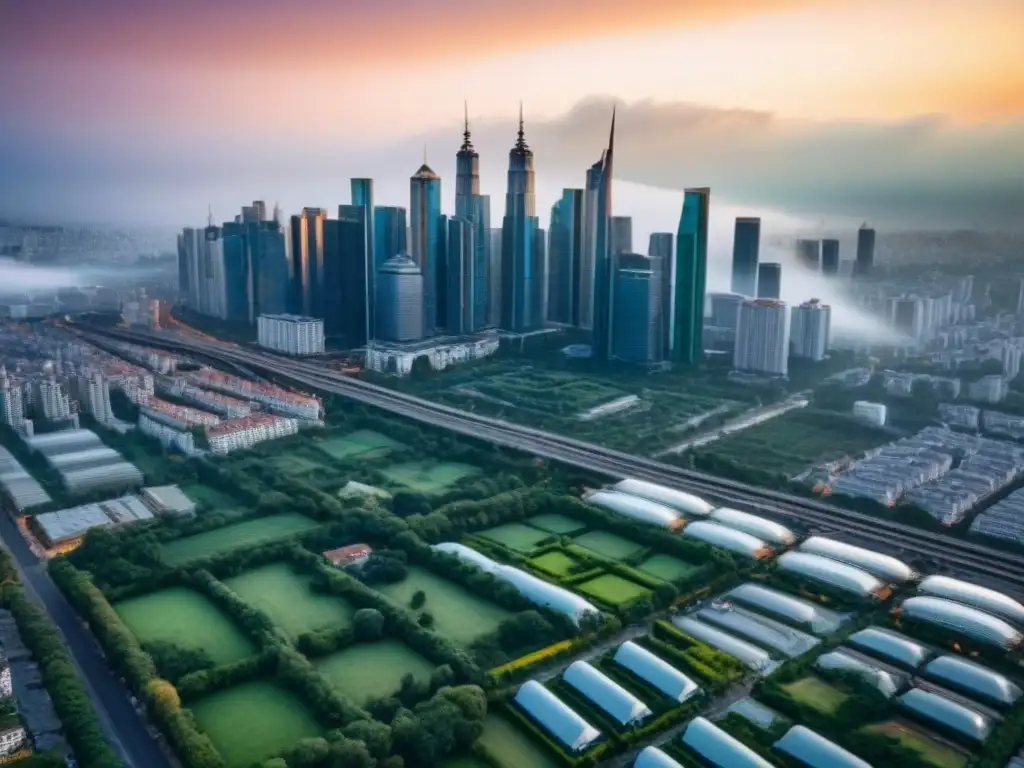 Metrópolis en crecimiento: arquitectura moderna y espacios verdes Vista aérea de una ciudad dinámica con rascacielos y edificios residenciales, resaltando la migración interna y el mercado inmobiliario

--

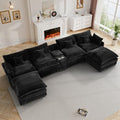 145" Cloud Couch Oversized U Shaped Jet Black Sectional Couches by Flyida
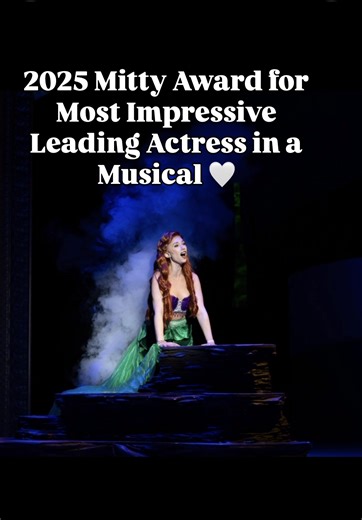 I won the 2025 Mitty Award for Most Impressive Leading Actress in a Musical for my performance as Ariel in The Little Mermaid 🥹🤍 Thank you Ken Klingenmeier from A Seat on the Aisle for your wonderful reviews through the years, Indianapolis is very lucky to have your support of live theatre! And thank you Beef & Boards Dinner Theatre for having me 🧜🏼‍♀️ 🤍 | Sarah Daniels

**WORK REQUIRED**
Would you restate, exactly and with no pictures, the lines of the entries above from the one containing "Couches by Flyida" through the one containing "I won the 2025"?

**YOUR RESPONSE**
 145" Cloud Couch Oversized U Shaped Jet Black Sectional Couches by Flyida
 I won the 2025 Mitty Award for Most Impressive Leading Actress in a Musical for my performance as Ariel in The Little Mermaid 🥹🤍 Thank you Ken Klingenmeier from A Seat on the Aisle for your wonderful reviews through the years, Indianapolis is very lucky to have your support of live theatre! And thank you Beef & Boards Dinner Theatre for having me 🧜🏼‍♀️ 🤍 | Sarah Daniels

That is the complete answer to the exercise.